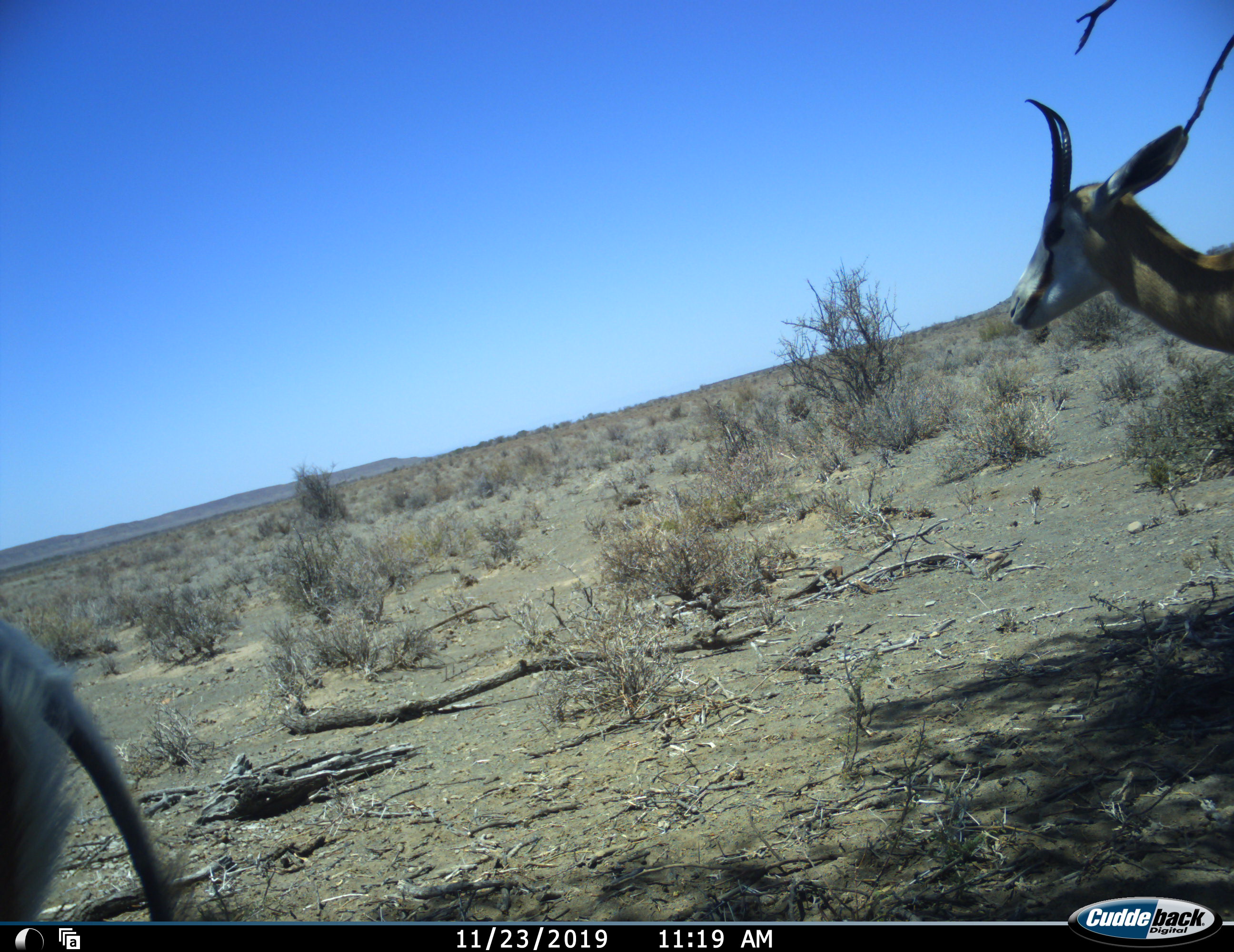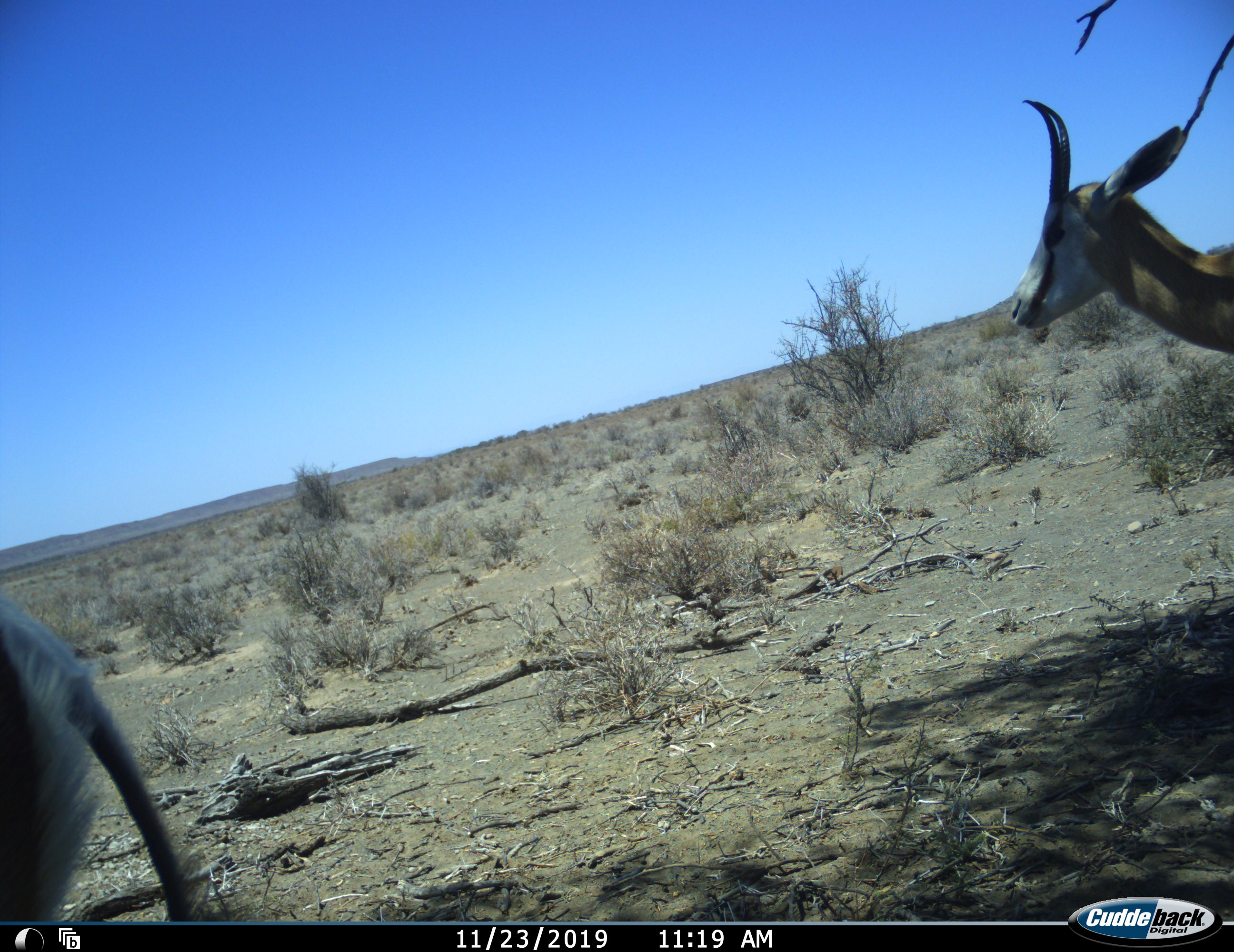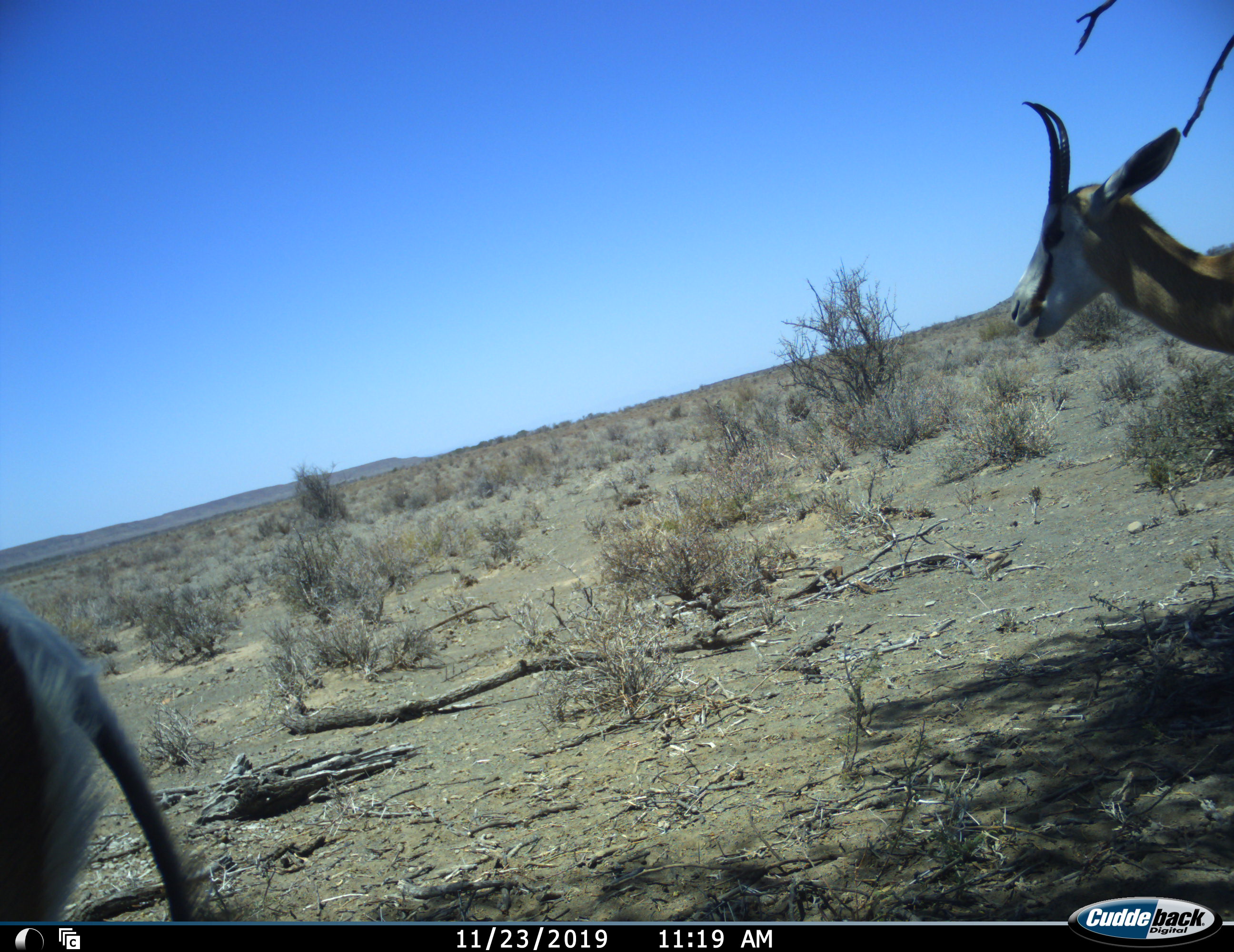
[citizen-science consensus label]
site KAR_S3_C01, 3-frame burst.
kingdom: Animalia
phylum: Chordata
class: Mammalia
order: Artiodactyla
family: Bovidae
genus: Antidorcas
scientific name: Antidorcas marsupialis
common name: springbok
Springbok (Antidorcas marsupialis), count 1. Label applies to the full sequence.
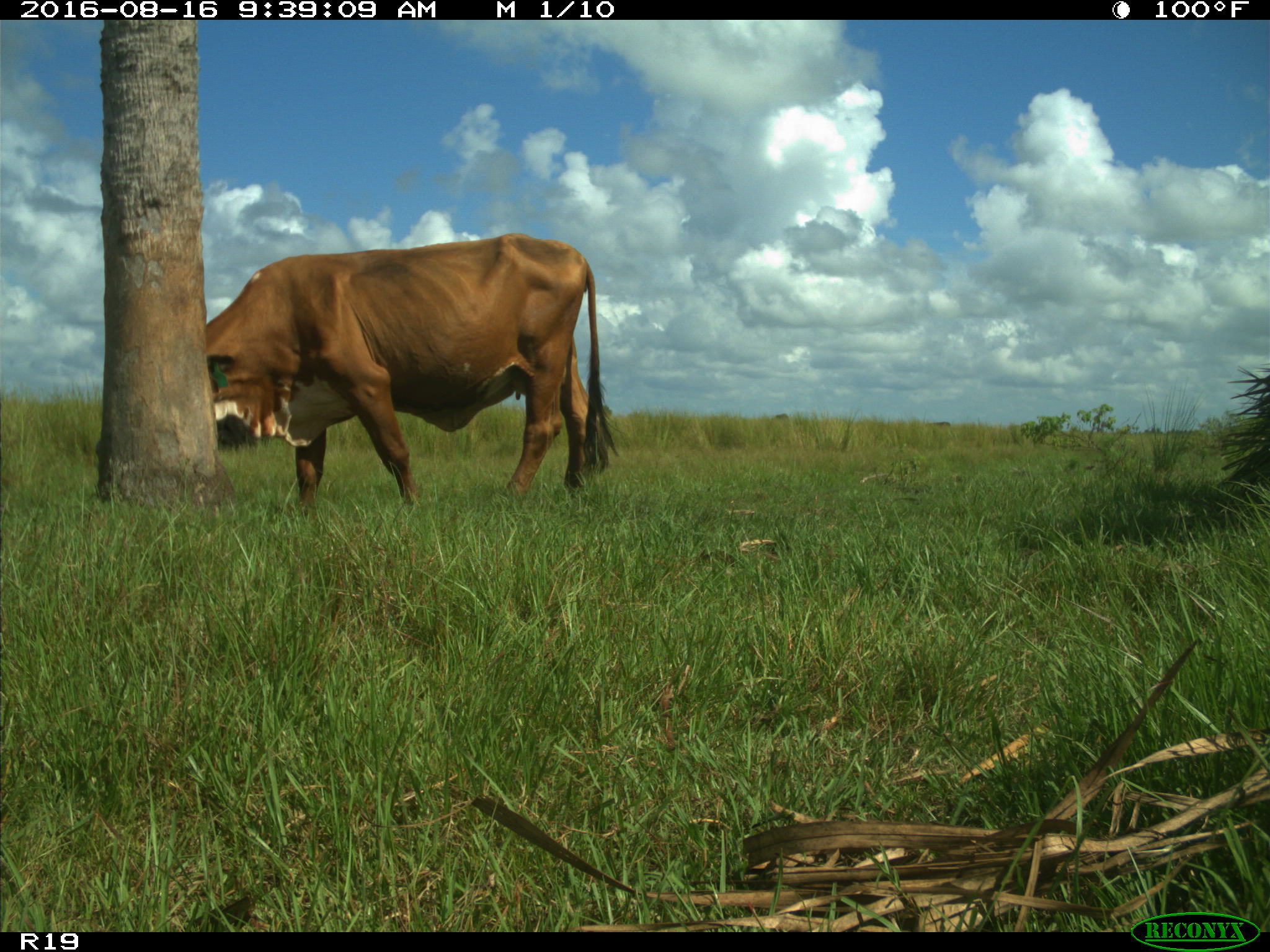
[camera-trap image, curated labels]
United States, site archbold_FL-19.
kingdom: Animalia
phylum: Chordata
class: Mammalia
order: Artiodactyla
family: Bovidae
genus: Bos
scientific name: Bos taurus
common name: domestic cow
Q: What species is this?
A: Bos taurus (domestic cow).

::::::

Would you reproduce, exactly and with nothing added, every line from the beginning of the entries above through the line that contains "scientific name: Antidorcas marsupialis", both included, leaving out the pictures?

[citizen-science consensus label]
site KAR_S3_C01, 3-frame burst.
kingdom: Animalia
phylum: Chordata
class: Mammalia
order: Artiodactyla
family: Bovidae
genus: Antidorcas
scientific name: Antidorcas marsupialis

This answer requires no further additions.